In this report I explain my exploratory analysis and my goals for the final app and algorithm. This document briefly summarize plans for creating the prediction algorithm and Shiny app.
Data used in this document was downloaded January 02, 2018 from this site:
if (!file.exists("./data")) {
dir.create("./data")
}
link <- "https://d396qusza40orc.cloudfront.net/dsscapstone/dataset/Coursera-SwiftKey.zip"
if (!file.exists("./data/Coursera-Swiftkey.zip")) {
download.file(link,"./data/Coursera-Swiftkey.zip")
}
Libraries used:
library(readr)
library(ngram)
library(NLP)
library(tm)
library(ggplot2)
library(gridExtra)
library(wordcloud)
library(RWeka)
Data was peocessed with:
First I decompress the zipped file:
unzip("./data/Coursera-Swiftkey.zip")
then loaded in separate files for analysis:
blogs_full <- read_lines("./final/en_US/en_US.blogs.txt", progress = FALSE)
news_full <- read_lines("./final/en_US/en_US.news.txt", progress = FALSE)
twitter_full <- read_lines("./final/en_US/en_US.twitter.txt", progress = FALSE)
Some basic stats:
df_stat <- data.frame(FileName = "en_US.blogs.txt", NumRow = NROW(blogs_full), NumChars = sum(nchar(blogs_full)))
df_stat <- rbind(df_stat, data.frame(FileName = "en_US.news.txt", NumRow = NROW(news_full), NumChars = sum(nchar(news_full))))
df_stat <- rbind(df_stat, data.frame(FileName = "en_US.twitter.txt", NumRow = NROW(twitter_full), NumChars = sum(nchar(twitter_full))))
knitr::kable(df_stat, row.names = FALSE, format.args = list(big.mark = ','))
| FileName | NumRow | NumChars |
|---|---|---|
| en_US.blogs.txt | 899,288 | 206,824,505 |
| en_US.news.txt | 1,010,242 | 203,223,159 |
| en_US.twitter.txt | 2,360,148 | 162,096,031 |
Files are huge enough and can be sampled to reduce elaboration time. I sample 1% of every file:
set.seed(27182)
blogs <- sample(blogs_full, 0.01 * NROW(blogs_full))
news <- sample(news_full, 0.01 * NROW(news_full))
twitter <- sample(twitter_full, 0.01 * NROW(twitter_full))
df_stat_sample <- data.frame(Data = "blogs", NumRow = NROW(blogs), NumWords = wordcount(blogs), NumChars = sum(nchar(blogs)))

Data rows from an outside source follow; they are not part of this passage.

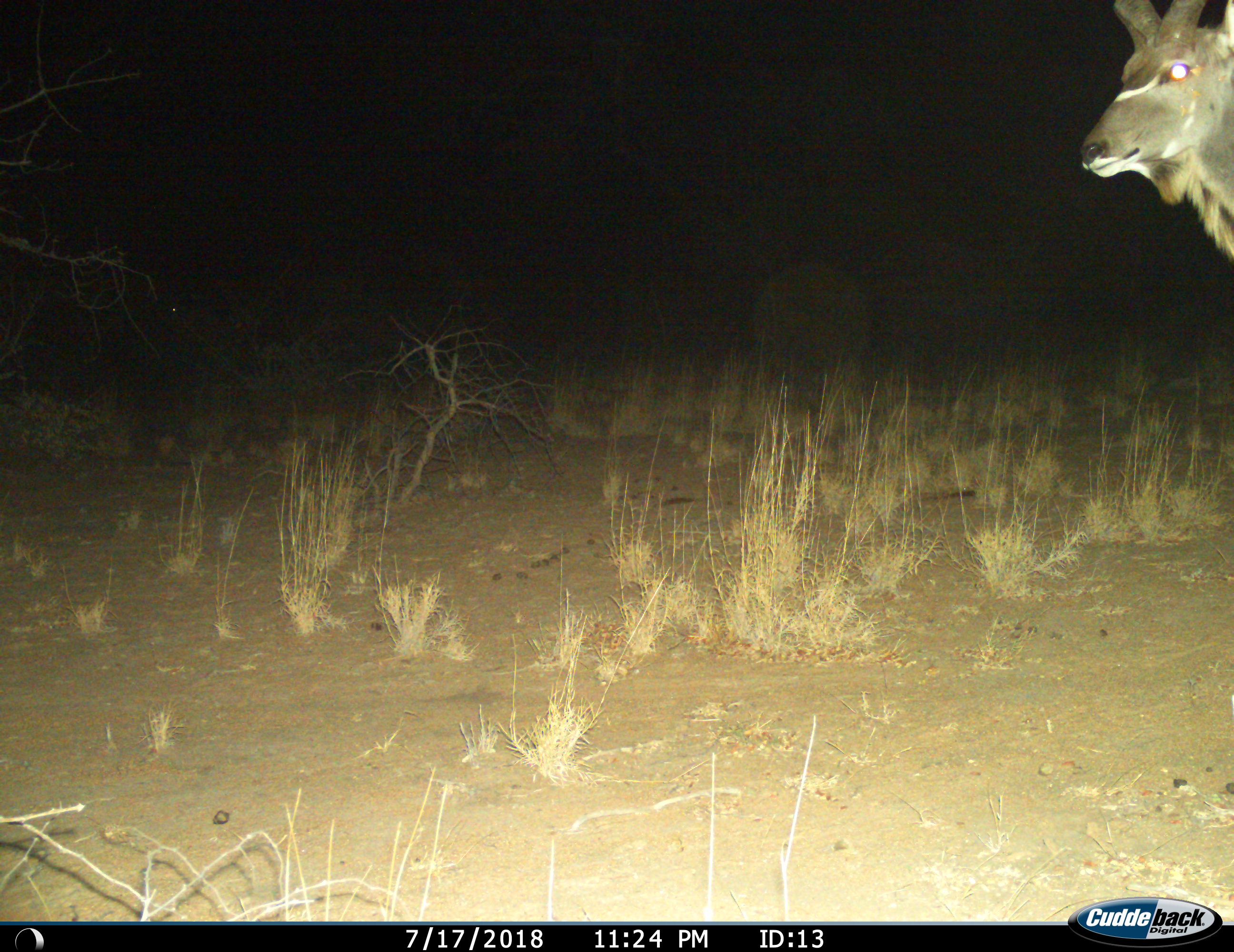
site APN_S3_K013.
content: unidentified animal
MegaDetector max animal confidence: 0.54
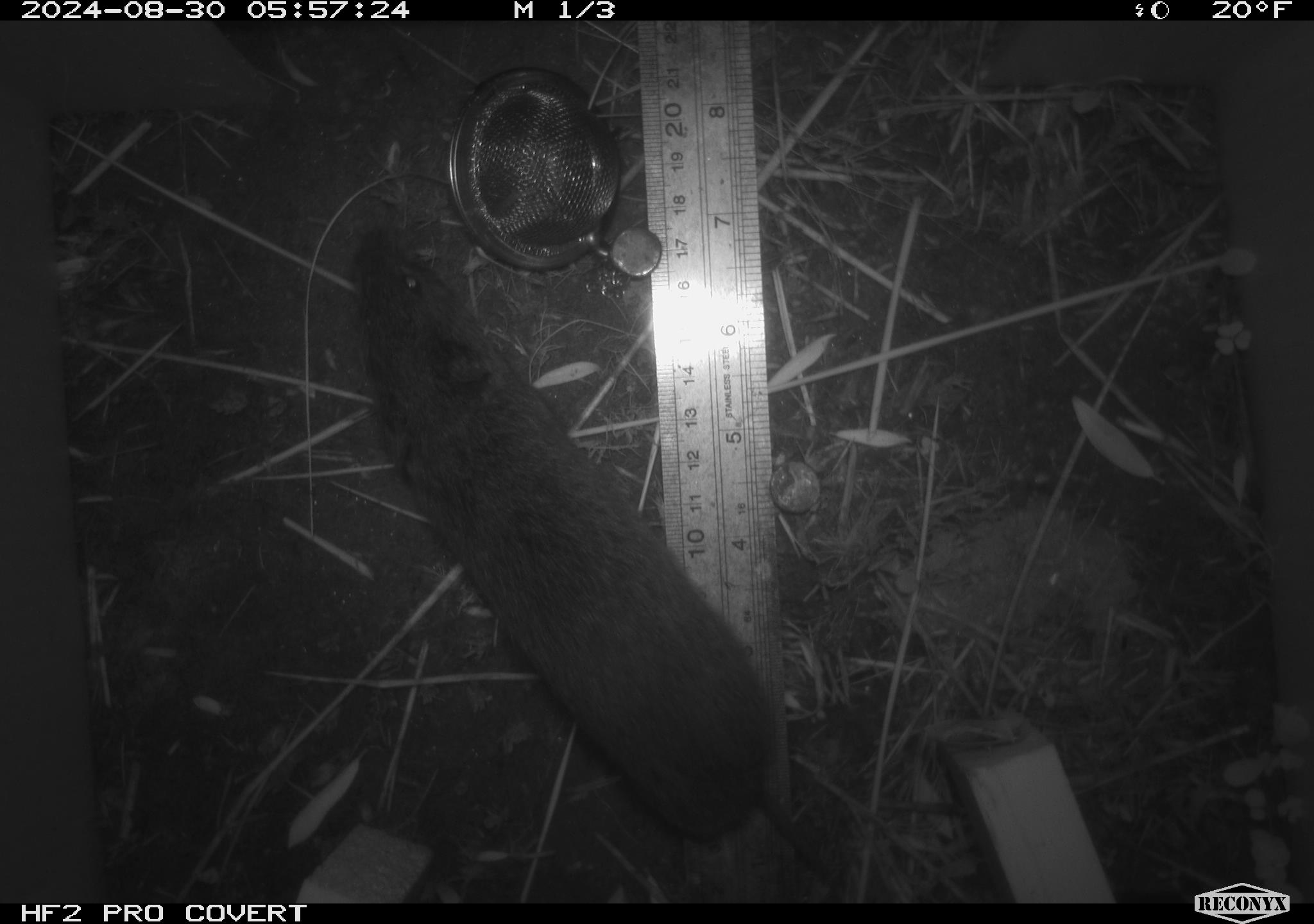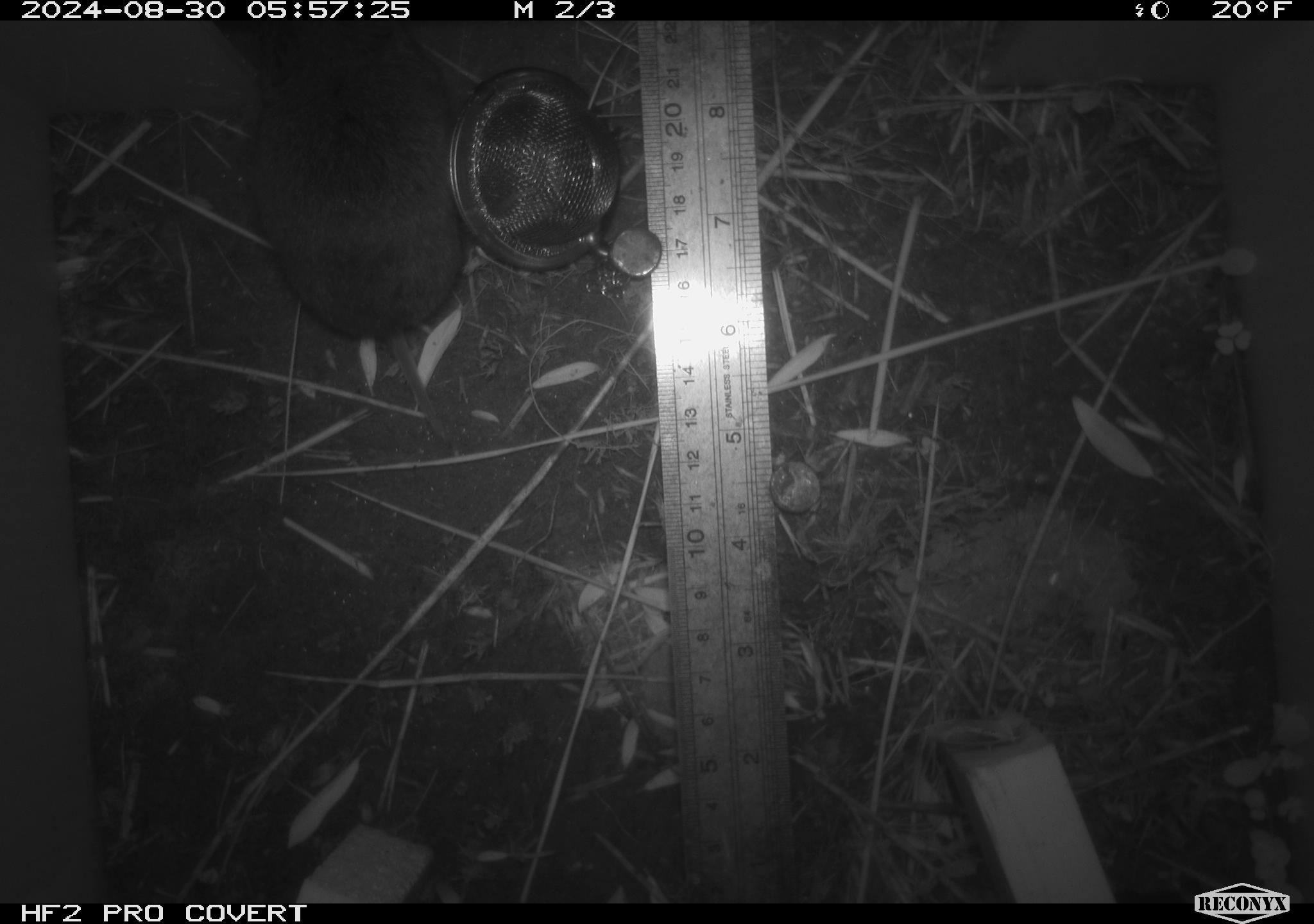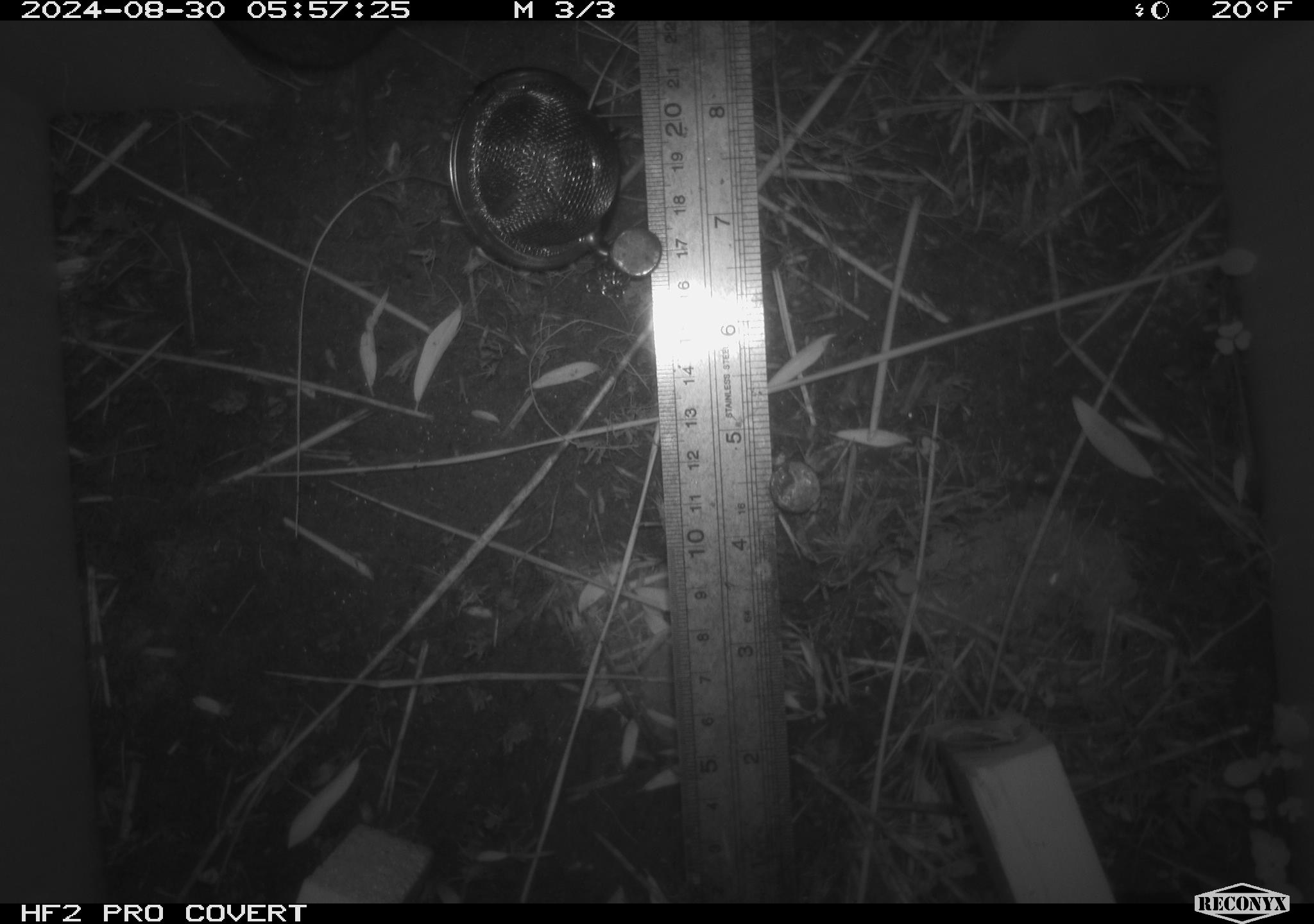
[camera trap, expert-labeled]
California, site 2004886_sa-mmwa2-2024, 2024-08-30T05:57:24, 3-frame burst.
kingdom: Animalia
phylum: Chordata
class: Mammalia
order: Rodentia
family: Cricetidae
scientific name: Arvicolinae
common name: voles, lemmings, and muskrats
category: arvicolinae subfamily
Arvicolinae subfamily (voles, lemmings, and muskrats) (Arvicolinae).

df_stat_sample <- rbind(df_stat_sample, data.frame(Data = "news", NumRow = NROW(news), NumWords = wordcount(news), NumChars = sum(nchar(news))))
df_stat_sample <- rbind(df_stat_sample, data.frame(Data = "twitter", NumRow = NROW(twitter), NumWords = wordcount(twitter), NumChars = sum(nchar(twitter))))
knitr::kable(df_stat_sample, row.names = FALSE, format.args = list(big.mark = ','))
| Data | NumRow | NumWords | NumChars |
|---|---|---|---|
| blogs | 8,992 | 372,961 | 2,063,969 |
| news | 10,102 | 343,461 | 2,032,212 |
| 23,601 | 303,961 | 1,621,456 | |
| With these | samples | the report | is completely processed within 1 hour. |
Now I clean datasets and also prepare the Corpora.
# to avoid repetition I create a function
cleanData <- function(x) {
x <- iconv(x, from = "UTF-8", to = "ASCII", sub = "") # convert needed to avoid error due weird characters
x <- VCorpus(VectorSource(x)) # convert
x <- tm_map(x, tolower) # all lowercase
x <- tm_map(x, removeNumbers) # no numbers
x <- tm_map(x, removePunctuation) # no punctuation
x <- tm_map(x, stripWhitespace) # no white spaces
x <- tm_map(x, PlainTextDocument) # plain text only for NLP processing
x <- tm_map(x, removeWords, stopwords(kind = "en"))
}
blogs_clean <- cleanData(blogs)
news_clean <- cleanData(news)
twitter_clean <- cleanData(twitter)
Now I analyze the cleaned dataset/corpora. First create a Document-Term Matrices for analyses:
# define various steps in one function to repeat for every corpus
createDocumentTermMatrix <- function(x) {
# create Document-Term Matrix
documentTermMatrix <- DocumentTermMatrix(x, control = list(weighting = function(z) {weightTf(z)}))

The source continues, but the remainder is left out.